# Exercise
Set down the stretch from "I’m incredibly lucky" through "useful to me." in the post below about giving up on app development, word for word.

====== Passage to read

2.24: Found my stuff

A shortcut for everyday absentmindedness, or app development sucks

I’m incredibly lucky to have a little bit of time to pursue hobbies or interests outside of my work and family life. One of the interests I’d been exploring was app development: I am deeply in love with the iOS/iPadOS ecosystem and have always wanted to tinker within it and contribute to it. Plus, I’d played a little with development before by running a few Wordpress sites in the past, doing low-complexity coding and bug fixes in previous gigs, and spending most of my workweek talking with other developers for a job. And I had an idea for an app that would actually be useful to me.

So I tried picking up Swift and SwiftUI to develop said app. After about 10 days I’ve given up. I either don’t have the brain, or the patience, for software development. I get the model-view-controller framework completely – I need to at least understand this concept to do my day job, but while I can sort of read code, it’s a whole order of magnitude of complexity for me to write it and not run into a dozen build failures or inexplicable crashed. The place where I got stuck, specifically, was around supporting Siri Intents: the idea involved needing to talk to Siri, or build Shortcuts, around locating a specific piece of data, and I got incredibly frustrated trying to figure this out. Tech pundits are right when they say Apple’s documentation is not useful, and I don’t have the skillset to adapt examples from other people to my own use cases.

============
====== Recorded information

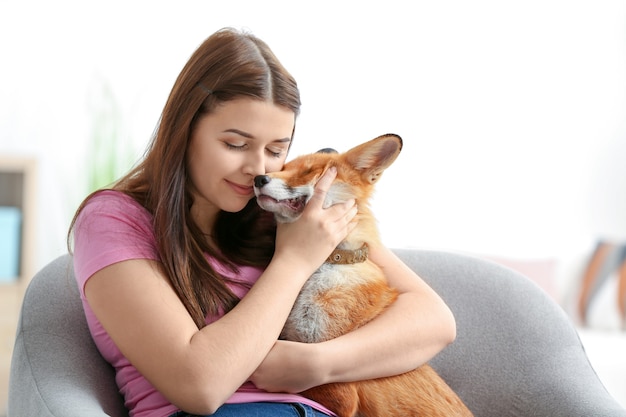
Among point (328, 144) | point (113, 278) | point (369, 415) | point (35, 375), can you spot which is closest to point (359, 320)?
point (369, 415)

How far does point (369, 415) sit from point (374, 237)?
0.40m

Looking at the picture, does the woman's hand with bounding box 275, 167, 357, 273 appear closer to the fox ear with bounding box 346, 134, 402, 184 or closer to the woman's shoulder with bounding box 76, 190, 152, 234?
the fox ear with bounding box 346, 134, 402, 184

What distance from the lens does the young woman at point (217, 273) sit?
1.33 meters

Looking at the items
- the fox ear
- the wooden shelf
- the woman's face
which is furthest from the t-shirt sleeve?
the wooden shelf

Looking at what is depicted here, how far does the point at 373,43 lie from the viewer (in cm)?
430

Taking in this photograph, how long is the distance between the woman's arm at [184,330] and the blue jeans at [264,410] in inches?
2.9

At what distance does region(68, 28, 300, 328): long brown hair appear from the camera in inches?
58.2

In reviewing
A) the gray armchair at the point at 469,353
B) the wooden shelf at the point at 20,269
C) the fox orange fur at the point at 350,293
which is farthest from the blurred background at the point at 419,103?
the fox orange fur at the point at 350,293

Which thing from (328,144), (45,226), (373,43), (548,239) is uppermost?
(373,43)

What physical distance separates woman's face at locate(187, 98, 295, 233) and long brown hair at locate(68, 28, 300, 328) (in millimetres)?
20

============

# Full answer
I’m incredibly lucky to have a little bit of time to pursue hobbies or interests outside of my work and family life. One of the interests I’d been exploring was app development: I am deeply in love with the iOS/iPadOS ecosystem and have always wanted to tinker within it and contribute to it. Plus, I’d played a little with development before by running a few Wordpress sites in the past, doing low-complexity coding and bug fixes in previous gigs, and spending most of my workweek talking with other developers for a job. And I had an idea for an app that would actually be useful to me.